• Exercise brief
Each entry that follows is to be duplicated exactly, without its images.

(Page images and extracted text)
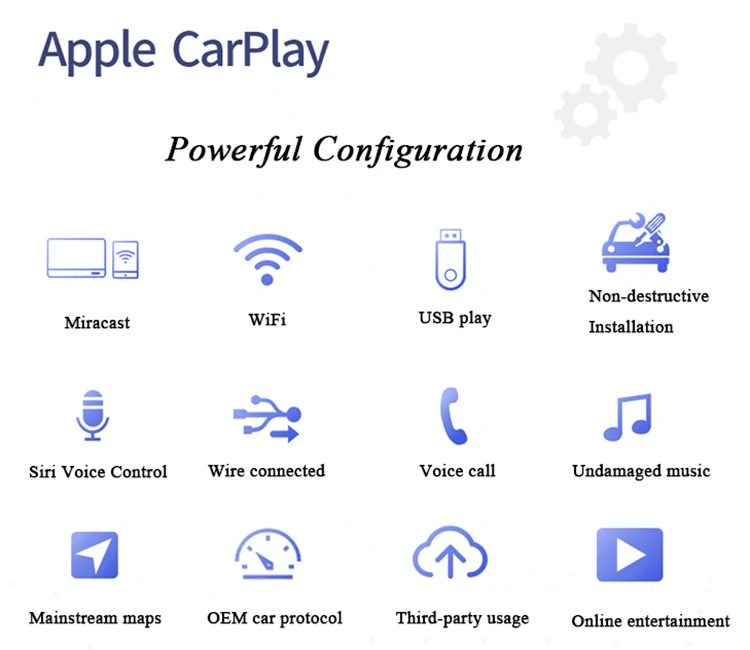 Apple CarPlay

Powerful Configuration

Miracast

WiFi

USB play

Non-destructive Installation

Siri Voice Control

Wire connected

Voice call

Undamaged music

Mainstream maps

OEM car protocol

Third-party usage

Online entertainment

• Task output
 Apple CarPlay

Powerful Configuration

Miracast

WiFi

USB play

Non-destructive Installation

Siri Voice Control

Wire connected

Voice call

Undamaged music

Mainstream maps

OEM car protocol

Third-party usage

Online entertainment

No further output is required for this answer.